**Directions for this task:** Recast every line of the records below as a numbered list, leaving out the blank lines.

::: Entries supplied

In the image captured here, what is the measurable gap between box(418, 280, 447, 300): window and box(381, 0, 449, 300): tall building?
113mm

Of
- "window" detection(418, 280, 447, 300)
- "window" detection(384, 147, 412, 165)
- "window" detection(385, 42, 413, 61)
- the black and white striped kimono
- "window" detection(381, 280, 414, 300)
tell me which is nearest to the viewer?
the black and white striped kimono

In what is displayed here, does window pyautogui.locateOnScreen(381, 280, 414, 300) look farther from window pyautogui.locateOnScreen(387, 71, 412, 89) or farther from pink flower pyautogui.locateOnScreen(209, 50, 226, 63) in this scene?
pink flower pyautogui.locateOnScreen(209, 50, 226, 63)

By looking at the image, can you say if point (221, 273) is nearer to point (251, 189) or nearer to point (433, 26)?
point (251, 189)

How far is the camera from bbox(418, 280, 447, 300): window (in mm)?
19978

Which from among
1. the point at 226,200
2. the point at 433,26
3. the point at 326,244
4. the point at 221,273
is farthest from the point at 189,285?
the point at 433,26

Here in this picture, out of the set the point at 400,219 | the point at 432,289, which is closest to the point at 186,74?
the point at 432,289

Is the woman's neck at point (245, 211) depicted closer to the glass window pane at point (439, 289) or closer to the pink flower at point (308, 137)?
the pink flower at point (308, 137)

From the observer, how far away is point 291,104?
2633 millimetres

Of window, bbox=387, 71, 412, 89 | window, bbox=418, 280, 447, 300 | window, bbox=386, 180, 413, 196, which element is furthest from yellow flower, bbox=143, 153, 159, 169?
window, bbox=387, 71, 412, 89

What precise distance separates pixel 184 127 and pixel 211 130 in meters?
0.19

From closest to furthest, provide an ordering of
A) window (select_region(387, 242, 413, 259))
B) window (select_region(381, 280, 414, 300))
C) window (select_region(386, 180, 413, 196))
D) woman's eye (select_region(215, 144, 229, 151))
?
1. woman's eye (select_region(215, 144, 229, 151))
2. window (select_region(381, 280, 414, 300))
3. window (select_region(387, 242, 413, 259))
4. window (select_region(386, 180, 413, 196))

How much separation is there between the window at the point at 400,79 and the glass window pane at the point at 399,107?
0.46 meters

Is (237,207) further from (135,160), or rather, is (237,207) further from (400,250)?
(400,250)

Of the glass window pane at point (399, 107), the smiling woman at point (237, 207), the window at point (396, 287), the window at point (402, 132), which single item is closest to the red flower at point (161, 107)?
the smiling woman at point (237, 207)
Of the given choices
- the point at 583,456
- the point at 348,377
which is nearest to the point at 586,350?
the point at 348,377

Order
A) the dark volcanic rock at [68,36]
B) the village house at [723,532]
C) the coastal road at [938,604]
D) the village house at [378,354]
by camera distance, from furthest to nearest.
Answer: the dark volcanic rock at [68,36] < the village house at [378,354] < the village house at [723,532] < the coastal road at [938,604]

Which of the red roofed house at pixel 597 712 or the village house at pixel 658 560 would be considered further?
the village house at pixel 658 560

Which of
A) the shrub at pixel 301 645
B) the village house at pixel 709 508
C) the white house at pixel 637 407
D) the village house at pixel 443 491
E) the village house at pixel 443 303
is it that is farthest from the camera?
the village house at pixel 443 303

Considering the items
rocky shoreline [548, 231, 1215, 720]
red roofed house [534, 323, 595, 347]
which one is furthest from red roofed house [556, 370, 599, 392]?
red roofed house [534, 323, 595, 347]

::::::

**Expected output:**
1. In the image captured here, what is the measurable gap between box(418, 280, 447, 300): window and box(381, 0, 449, 300): tall building?
2. 113mm
3. Of
4. - "window" detection(418, 280, 447, 300)
5. - "window" detection(384, 147, 412, 165)
6. - "window" detection(385, 42, 413, 61)
7. - the black and white striped kimono
8. - "window" detection(381, 280, 414, 300)
9. tell me which is nearest to the viewer?
10. the black and white striped kimono
11. In what is displayed here, does window pyautogui.locateOnScreen(381, 280, 414, 300) look farther from window pyautogui.locateOnScreen(387, 71, 412, 89) or farther from pink flower pyautogui.locateOnScreen(209, 50, 226, 63) in this scene?
12. pink flower pyautogui.locateOnScreen(209, 50, 226, 63)
13. By looking at the image, can you say if point (221, 273) is nearer to point (251, 189) or nearer to point (433, 26)?
14. point (251, 189)
15. How far is the camera from bbox(418, 280, 447, 300): window (in mm)?
16. 19978
17. Which from among
18. 1. the point at 226,200
19. 2. the point at 433,26
20. 3. the point at 326,244
21. 4. the point at 221,273
22. is farthest from the point at 189,285?
23. the point at 433,26
24. Here in this picture, out of the set the point at 400,219 | the point at 432,289, which is closest to the point at 186,74?
25. the point at 432,289
26. Is the woman's neck at point (245, 211) depicted closer to the glass window pane at point (439, 289) or closer to the pink flower at point (308, 137)?
27. the pink flower at point (308, 137)
28. From the observer, how far away is point 291,104?
29. 2633 millimetres
30. Of window, bbox=387, 71, 412, 89 | window, bbox=418, 280, 447, 300 | window, bbox=386, 180, 413, 196, which element is furthest from yellow flower, bbox=143, 153, 159, 169?
31. window, bbox=387, 71, 412, 89
32. What precise distance separates pixel 184 127 and pixel 211 130 in meters?
33. 0.19
34. From closest to furthest, provide an ordering of
35. A) window (select_region(387, 242, 413, 259))
36. B) window (select_region(381, 280, 414, 300))
37. C) window (select_region(386, 180, 413, 196))
38. D) woman's eye (select_region(215, 144, 229, 151))
39. ?
40. 1. woman's eye (select_region(215, 144, 229, 151))
41. 2. window (select_region(381, 280, 414, 300))
42. 3. window (select_region(387, 242, 413, 259))
43. 4. window (select_region(386, 180, 413, 196))
44. How much separation is there between the window at the point at 400,79 and the glass window pane at the point at 399,107?
45. 0.46 meters
46. Is (237,207) further from (135,160), or rather, is (237,207) further from (400,250)?
47. (400,250)
48. Of the glass window pane at point (399, 107), the smiling woman at point (237, 207), the window at point (396, 287), the window at point (402, 132), which single item is closest to the red flower at point (161, 107)?
49. the smiling woman at point (237, 207)
50. Of the given choices
51. - the point at 583,456
52. - the point at 348,377
53. which is nearest to the point at 586,350?
54. the point at 348,377
55. Order
56. A) the dark volcanic rock at [68,36]
57. B) the village house at [723,532]
58. C) the coastal road at [938,604]
59. D) the village house at [378,354]
60. by camera distance, from furthest to nearest.
61. Answer: the dark volcanic rock at [68,36] < the village house at [378,354] < the village house at [723,532] < the coastal road at [938,604]
62. Which of the red roofed house at pixel 597 712 or the village house at pixel 658 560 would be considered further?
63. the village house at pixel 658 560
64. Which of
65. A) the shrub at pixel 301 645
66. B) the village house at pixel 709 508
67. C) the white house at pixel 637 407
68. D) the village house at pixel 443 491
69. E) the village house at pixel 443 303
70. is it that is farthest from the camera?
71. the village house at pixel 443 303
72. Considering the items
73. rocky shoreline [548, 231, 1215, 720]
74. red roofed house [534, 323, 595, 347]
75. which one is furthest from red roofed house [556, 370, 599, 392]?
76. red roofed house [534, 323, 595, 347]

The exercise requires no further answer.